**Exercise instructions**
Somewhere below are a line with "Grey Wolves, The" and a later line with "Ol' Mr. Bear's Honey Hunt: Harrison Cady". Output exactly those lines and all lines between them.

**Recorded information**
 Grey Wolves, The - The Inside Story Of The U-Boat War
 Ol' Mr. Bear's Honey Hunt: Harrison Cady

==

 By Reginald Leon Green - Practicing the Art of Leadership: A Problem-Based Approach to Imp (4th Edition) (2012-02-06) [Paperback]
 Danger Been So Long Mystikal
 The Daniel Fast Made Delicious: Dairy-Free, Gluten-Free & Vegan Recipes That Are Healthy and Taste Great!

**Task result**
 Grey Wolves, The - The Inside Story Of The U-Boat War
 Ol' Mr. Bear's Honey Hunt: Harrison Cady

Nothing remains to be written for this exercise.